#### Directive
Repeat every line below exactly, word for word.

** START OF Provided records **

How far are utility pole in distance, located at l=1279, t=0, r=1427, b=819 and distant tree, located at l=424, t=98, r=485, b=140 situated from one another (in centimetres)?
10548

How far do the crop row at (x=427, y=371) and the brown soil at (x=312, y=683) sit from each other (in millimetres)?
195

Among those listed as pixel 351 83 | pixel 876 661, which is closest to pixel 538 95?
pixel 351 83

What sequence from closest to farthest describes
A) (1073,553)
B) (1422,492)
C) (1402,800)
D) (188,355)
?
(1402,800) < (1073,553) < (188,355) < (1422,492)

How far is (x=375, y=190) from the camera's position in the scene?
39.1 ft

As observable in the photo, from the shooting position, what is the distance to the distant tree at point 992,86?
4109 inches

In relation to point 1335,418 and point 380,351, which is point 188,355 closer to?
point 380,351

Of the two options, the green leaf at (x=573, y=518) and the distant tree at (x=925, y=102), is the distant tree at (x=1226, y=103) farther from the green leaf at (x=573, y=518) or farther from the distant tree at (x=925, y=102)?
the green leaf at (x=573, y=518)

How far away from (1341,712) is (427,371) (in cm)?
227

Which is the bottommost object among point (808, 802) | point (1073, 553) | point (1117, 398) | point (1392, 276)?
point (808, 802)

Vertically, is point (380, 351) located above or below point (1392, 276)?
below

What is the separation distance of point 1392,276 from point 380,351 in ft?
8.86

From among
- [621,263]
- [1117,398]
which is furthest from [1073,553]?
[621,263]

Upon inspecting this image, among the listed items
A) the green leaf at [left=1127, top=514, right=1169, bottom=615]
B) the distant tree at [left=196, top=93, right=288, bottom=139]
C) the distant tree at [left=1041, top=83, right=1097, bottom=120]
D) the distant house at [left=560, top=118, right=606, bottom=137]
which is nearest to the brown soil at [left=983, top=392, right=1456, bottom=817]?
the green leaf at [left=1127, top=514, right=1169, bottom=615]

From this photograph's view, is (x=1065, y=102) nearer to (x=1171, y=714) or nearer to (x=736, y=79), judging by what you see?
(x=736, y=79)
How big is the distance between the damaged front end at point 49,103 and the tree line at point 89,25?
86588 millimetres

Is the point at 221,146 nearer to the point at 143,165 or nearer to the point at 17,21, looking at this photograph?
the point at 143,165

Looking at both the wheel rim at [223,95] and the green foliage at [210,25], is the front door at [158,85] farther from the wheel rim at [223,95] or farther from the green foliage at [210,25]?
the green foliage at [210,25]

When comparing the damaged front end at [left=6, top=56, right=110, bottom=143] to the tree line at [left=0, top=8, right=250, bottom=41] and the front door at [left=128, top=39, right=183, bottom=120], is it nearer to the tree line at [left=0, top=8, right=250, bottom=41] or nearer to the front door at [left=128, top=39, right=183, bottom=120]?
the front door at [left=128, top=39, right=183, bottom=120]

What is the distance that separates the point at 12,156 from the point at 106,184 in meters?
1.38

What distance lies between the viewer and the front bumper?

** END OF Provided records **

#### Right answer
How far are utility pole in distance, located at l=1279, t=0, r=1427, b=819 and distant tree, located at l=424, t=98, r=485, b=140 situated from one another (in centimetres)?
10548

How far do the crop row at (x=427, y=371) and the brown soil at (x=312, y=683) sit from each other (in millimetres)?
195

Among those listed as pixel 351 83 | pixel 876 661, which is closest to pixel 538 95?
pixel 351 83

What sequence from closest to farthest describes
A) (1073,553)
B) (1422,492)
C) (1402,800)
D) (188,355)
?
(1402,800) < (1073,553) < (188,355) < (1422,492)

How far is (x=375, y=190) from the camera's position in the scene?
39.1 ft

As observable in the photo, from the shooting position, what is the distance to the distant tree at point 992,86?
4109 inches

In relation to point 1335,418 and point 380,351, which is point 188,355 closer to?
point 380,351

Of the two options, the green leaf at (x=573, y=518) and the distant tree at (x=925, y=102), is the distant tree at (x=1226, y=103) farther from the green leaf at (x=573, y=518) or farther from the distant tree at (x=925, y=102)?
the green leaf at (x=573, y=518)

How far away from (1341,712) is (427,371) (in cm)?
227

Which is the bottommost object among point (808, 802) | point (1073, 553) | point (1117, 398) | point (1392, 276)?
point (808, 802)

Vertically, is point (380, 351) located above or below point (1392, 276)?
below

What is the separation distance of point 1392,276 from point 380,351 in ft?
8.86

From among
- [621,263]
- [1117,398]
which is furthest from [1073,553]?
[621,263]

Upon inspecting this image, among the listed items
A) the green leaf at [left=1127, top=514, right=1169, bottom=615]
B) the distant tree at [left=196, top=93, right=288, bottom=139]
C) the distant tree at [left=1041, top=83, right=1097, bottom=120]
D) the distant house at [left=560, top=118, right=606, bottom=137]
which is nearest to the brown soil at [left=983, top=392, right=1456, bottom=817]?
the green leaf at [left=1127, top=514, right=1169, bottom=615]

From this photograph's view, is (x=1065, y=102) nearer to (x=1171, y=714) or nearer to (x=736, y=79), judging by what you see?
(x=736, y=79)
How big is the distance between the damaged front end at point 49,103 and the tree line at point 89,25?
86588 millimetres

Is the point at 221,146 nearer to the point at 143,165 or nearer to the point at 17,21, looking at this photograph?
the point at 143,165

Looking at both the wheel rim at [223,95] and the green foliage at [210,25], is the front door at [158,85] farther from the wheel rim at [223,95] or farther from the green foliage at [210,25]?
the green foliage at [210,25]

When comparing the damaged front end at [left=6, top=56, right=110, bottom=143] to the tree line at [left=0, top=8, right=250, bottom=41] and the front door at [left=128, top=39, right=183, bottom=120], is it nearer to the tree line at [left=0, top=8, right=250, bottom=41] or nearer to the front door at [left=128, top=39, right=183, bottom=120]?
the front door at [left=128, top=39, right=183, bottom=120]

What is the distance that separates the point at 12,156 from the point at 106,184 in meters?
1.38

What distance lies between the viewer and the front bumper?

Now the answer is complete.